The Thr1697Ala mutation found in LNCaP increases RhoD binding to plexinB1 35 and inhibits the R-RasGAP activity of plexinB1 25, promoting cell migration in HEK293 cells. It is not known if this mutation affects ErbB2-mediated phosphorylation of the nearby Y1708 residue which is required for PLCγ binding and Rho activation 36. Both overexpression and mutation of plexinB1 is expected to result in an increase in RhoD binding and sequestration, leading to an increase in motility and therefore both changes are expected to confer a competitive advantage to prostate tumor cells.

In contrast to LNCaP and LNCaP-LN3, stimulation of PC3 cells with Sema4D decreases cell migration and reduces proliferation. Sema4D/plexinB1-mediated activation of c-Met has been shown to both promote and inhibit migration in other cell types 31,37 and to increase or decrease c-Met phosphorylation 13,28. PC3 cells respond to Sema4D in a similar way to certain melanoma cells in which introduction of plexinB1 decreases migration and proliferation and decreases HGF induced c-Met phosphorylation 28. PlexinB1 expression is lost in melanoma and plexinB1 acts as a tumor suppressor gene in this type of cancer 27,28. PC3 may exemplify a subset of prostate tumors in which plexinB1 has a role in antagonizing tumor progression.

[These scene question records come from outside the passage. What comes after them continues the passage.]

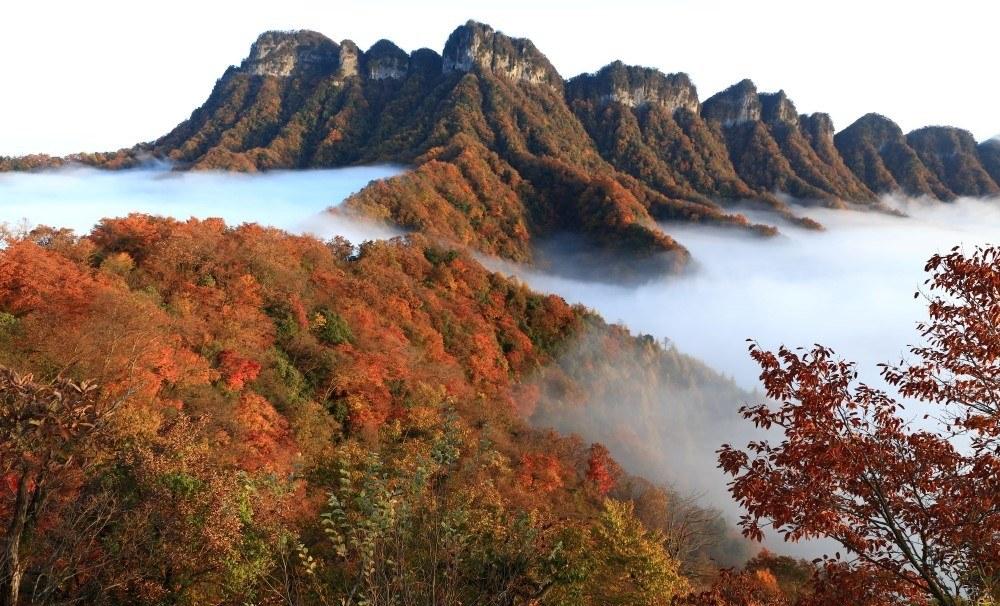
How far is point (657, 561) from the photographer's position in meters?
15.4

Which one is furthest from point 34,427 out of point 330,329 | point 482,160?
point 482,160

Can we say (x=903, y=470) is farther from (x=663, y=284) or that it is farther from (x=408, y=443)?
(x=663, y=284)

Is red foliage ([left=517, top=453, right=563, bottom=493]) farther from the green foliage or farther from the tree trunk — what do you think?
the tree trunk

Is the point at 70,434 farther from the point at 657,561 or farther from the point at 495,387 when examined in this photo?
the point at 495,387

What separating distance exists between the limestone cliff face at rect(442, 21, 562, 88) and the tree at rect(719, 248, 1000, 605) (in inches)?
7736

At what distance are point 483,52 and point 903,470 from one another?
20153 cm

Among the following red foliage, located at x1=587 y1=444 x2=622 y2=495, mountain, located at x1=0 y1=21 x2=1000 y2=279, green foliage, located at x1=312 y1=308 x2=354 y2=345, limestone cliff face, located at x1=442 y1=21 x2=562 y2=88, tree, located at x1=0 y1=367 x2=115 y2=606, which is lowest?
red foliage, located at x1=587 y1=444 x2=622 y2=495

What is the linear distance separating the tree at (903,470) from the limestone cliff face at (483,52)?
196482 mm

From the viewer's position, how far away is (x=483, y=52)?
A: 188000 mm

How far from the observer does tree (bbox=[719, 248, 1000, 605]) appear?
6543 mm

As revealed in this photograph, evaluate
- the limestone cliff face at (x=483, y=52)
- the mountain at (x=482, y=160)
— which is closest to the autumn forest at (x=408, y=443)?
the mountain at (x=482, y=160)

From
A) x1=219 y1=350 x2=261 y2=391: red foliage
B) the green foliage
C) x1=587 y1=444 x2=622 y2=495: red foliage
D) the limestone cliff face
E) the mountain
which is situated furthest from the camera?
the limestone cliff face

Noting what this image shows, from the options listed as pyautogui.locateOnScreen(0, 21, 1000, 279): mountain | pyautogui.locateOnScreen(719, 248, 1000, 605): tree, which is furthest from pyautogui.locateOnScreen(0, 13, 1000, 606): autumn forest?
pyautogui.locateOnScreen(0, 21, 1000, 279): mountain

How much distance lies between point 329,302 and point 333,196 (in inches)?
3864
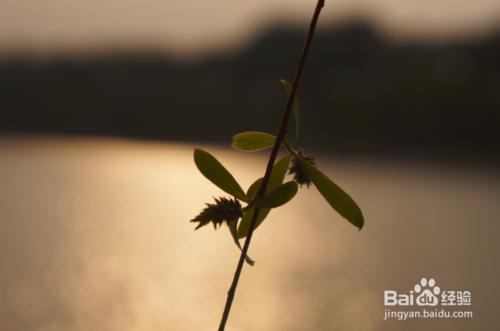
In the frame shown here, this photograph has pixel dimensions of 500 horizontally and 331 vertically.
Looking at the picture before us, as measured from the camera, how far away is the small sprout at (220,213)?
5.3 inches

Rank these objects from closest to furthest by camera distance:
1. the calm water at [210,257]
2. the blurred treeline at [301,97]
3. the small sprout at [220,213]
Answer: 1. the small sprout at [220,213]
2. the calm water at [210,257]
3. the blurred treeline at [301,97]

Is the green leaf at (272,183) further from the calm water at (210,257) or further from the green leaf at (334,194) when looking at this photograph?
the calm water at (210,257)

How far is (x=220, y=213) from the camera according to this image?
14 cm

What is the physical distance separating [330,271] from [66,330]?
32.6 inches

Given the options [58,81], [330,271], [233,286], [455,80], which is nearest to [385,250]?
[330,271]

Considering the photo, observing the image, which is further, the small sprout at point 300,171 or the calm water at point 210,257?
the calm water at point 210,257

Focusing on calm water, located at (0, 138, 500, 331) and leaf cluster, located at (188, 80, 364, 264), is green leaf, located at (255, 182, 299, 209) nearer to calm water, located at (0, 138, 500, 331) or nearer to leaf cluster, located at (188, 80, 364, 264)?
leaf cluster, located at (188, 80, 364, 264)

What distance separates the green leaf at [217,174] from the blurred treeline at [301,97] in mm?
4006

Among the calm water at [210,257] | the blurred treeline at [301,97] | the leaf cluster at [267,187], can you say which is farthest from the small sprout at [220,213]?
the blurred treeline at [301,97]

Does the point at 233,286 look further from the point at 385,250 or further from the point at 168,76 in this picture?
the point at 168,76

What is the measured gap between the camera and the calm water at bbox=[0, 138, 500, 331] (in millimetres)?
1530

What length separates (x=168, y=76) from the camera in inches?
238

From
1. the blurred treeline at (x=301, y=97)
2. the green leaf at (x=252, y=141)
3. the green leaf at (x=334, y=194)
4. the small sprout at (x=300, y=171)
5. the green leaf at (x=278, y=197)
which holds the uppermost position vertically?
the blurred treeline at (x=301, y=97)

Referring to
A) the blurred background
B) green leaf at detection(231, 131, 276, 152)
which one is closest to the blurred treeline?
the blurred background
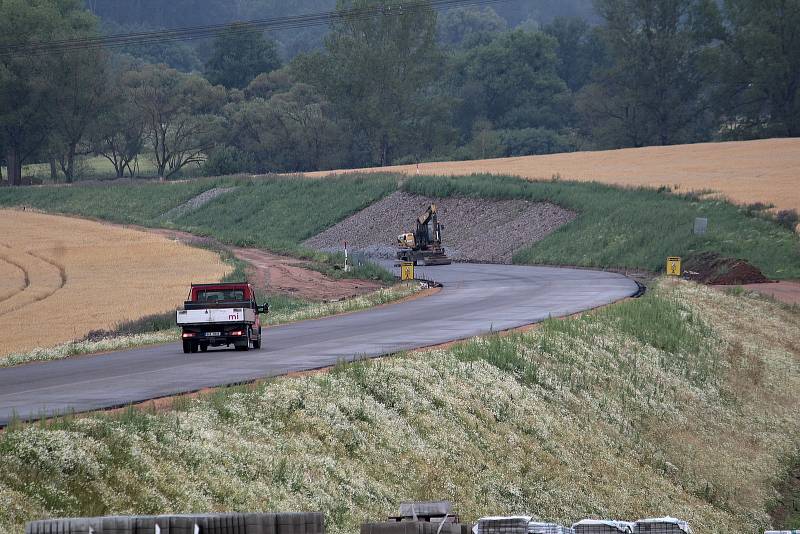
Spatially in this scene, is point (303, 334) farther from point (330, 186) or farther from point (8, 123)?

Late stage prostate tumors show low level overexpression of ErbB2 and ErbB2 expression is correlated with poor outcome and high Gleason score 38, although the ErbB2 gene is not amplified in prostate cancer. Expression of ErbB2 as well as plexinB1 was observed in all seven samples of immortalized prostate epithelial cells and two of the primary cultures. Androgen receptor expression, which is high in late stage prostate cancer, suppresses the expression of c-Met 39. In this background of high ErbB2 expression and low c-Met expression in late stage prostate cancer, overexpression and/or mutation of plexinB1 may promote prostate cancer progression.

CONCLUSIONS

PlexinB1 signals via ErbB2 to enhance the invasive phenotype of prostate cancer cells.

Both wild-type and mutant plexinB1 are potential targets for anti-cancer therapy in prostate tumors that express ErbB2.